Diese gerichtliche Vorgehensweise (auch die weltlichen Fürsten entbehrten eine ausreichende Anzahl von Leibeigenen, Dienerschaft etc.) wurde mit der Bamberger Reichshalsgerichtsordnung von 1507 mehr oder weniger 1:1 auf den weltlichen Bereich übernommen.
Beide, Kirche und Staat, bemühten sich, die Geburtenkontrolle als Aufsichtsorgan zu übernehmen und auszusetzen. Hebammen wurden zu Spitzeln der Herrschaftsorgane, um zu überprüfen, ob eine Jungfrau tatsächlich kein Kind bekommen bzw. abgetrieben hätte etc.
Obendrein wurden sie gezwungen, sich grundsätzlich einem Arzt (der keine Ahnung davon hatte und auf das Wissen der Hebamme angewiesen war) zu unterstellen. Ausgewählt wurden besonders Frauen, die einen einwandfreien Ruf hatten und bereits „in die Jahre“ gekommen waren. Es war ihnen verboten, zur Erleichterung der Schwangerschaft und der Geburt Mittel oder Maßnahmen einzusetzen, andernfalls waren sie nach wie vor mit dem Tode bedroht. In protestantischen Ländern (Schweden) wurden sie dem Pastor unterstellt, der Geburtenregister anlegen musste, auch über Todgeburten, um zu verhindern, dass eine Frau ein Kind bekam, das nicht gewollt war. So bemühten sich Kirche und Staat, jede Empfängnis zu ermöglichen und jede Abtreibung zu verhindern. Freie Hebammen waren strikt verboten.

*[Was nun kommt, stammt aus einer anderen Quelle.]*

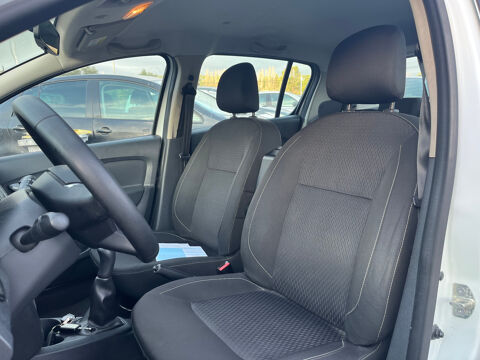 Sandero TCe 90 Essentiel 2019 occasion 34090 Montpellier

Im gleichen Atemzug wurde unter dem Vorwand, Schaden von der Bevölkerung abzuwenden, Apotheken eingerichtet und dem nicht im System eingebundenen Mitbürger jede Arzneimittelzubereitung und –vertrieb zu verbieten. Hier wurden dann auch die Zigeuner und „Fahrenden“ drunter verstanden, die sich auf andere Weise nicht kontrollieren ließen. Wer gegen diese amtlichen Anordnungen verstieß, wurde nach 2maliger Abmahnung (1: Verletzung des Ohrläppchens, 2: abgeschnittenes Ohr) zum Tode verurteilt und auf dem Marktplatz hingerichtet. Hier wurde amtlich das erste Mal vom „Quacksalber“ gesprochen. Dafür war es nach wie vor gleichgültig, ob es sich um Männer oder Frauen handelte.

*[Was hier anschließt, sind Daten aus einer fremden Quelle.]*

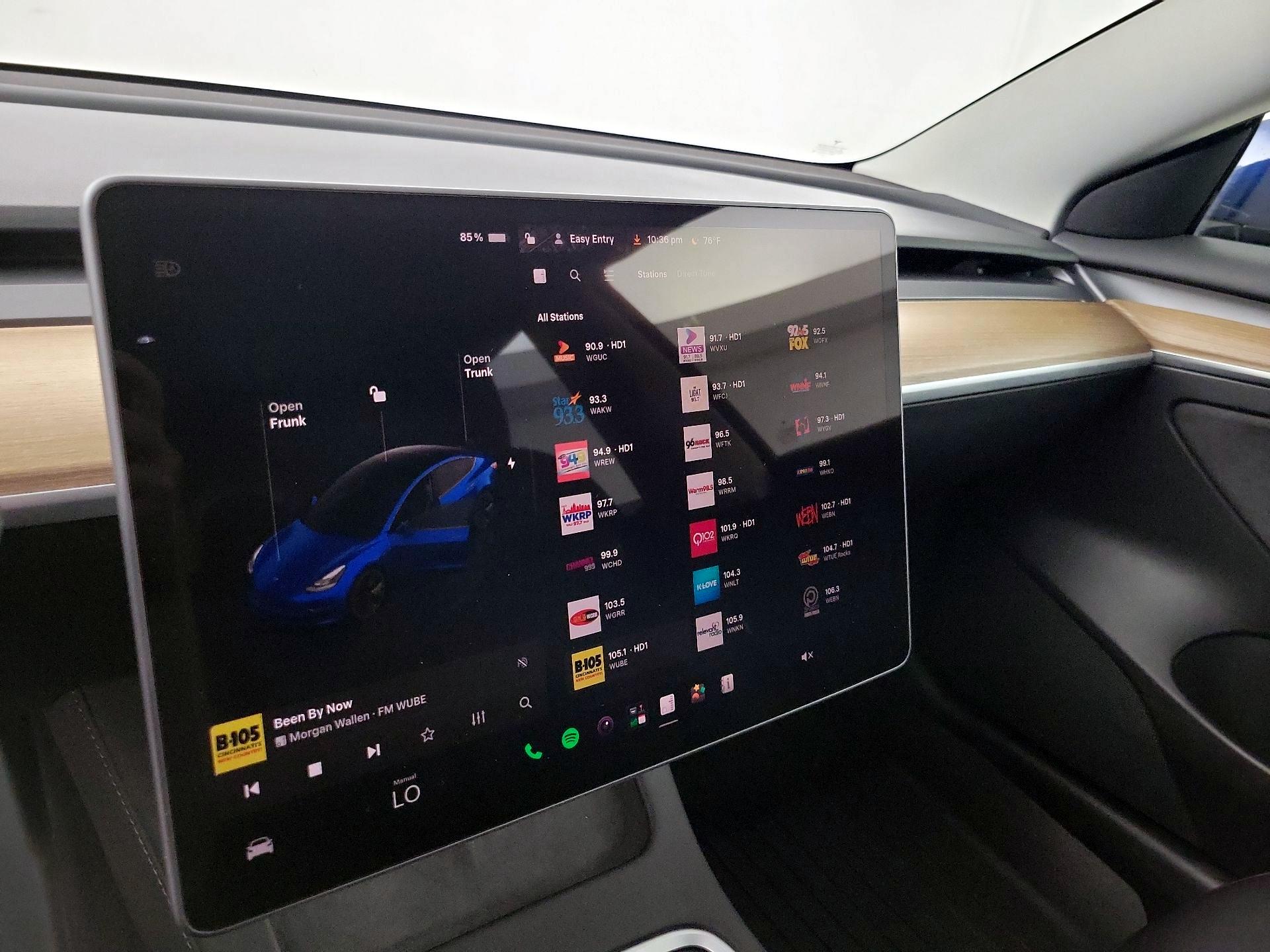 Thumbnail: 2023 Tesla Model 3 - 13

Auf diese Weise gelangte jede medizinische Versorgung in männliche Hand und unter staatlich-kirchliche Überwachung. Europaweit wurden diese Maßnahmen ergriffen. Die bis dahin fehlenden Ärzte wurden in kirchlichen Seminaren zu theoretischen Doctores ausgebildet, die von Heilfürsorge keinerlei Ahnung hatten. Anatomie am toten Körper war ihnen untersagt. Zu Pflanzen und Heilmitteln hatten sie keinen Zugang. So gelangten gravierende Maßnahmen wie Aderlass ganz in den Vordergrund ihrer Vorgehensweise und chemisch erzeugte Präparate fanden Eingang in die Medizin.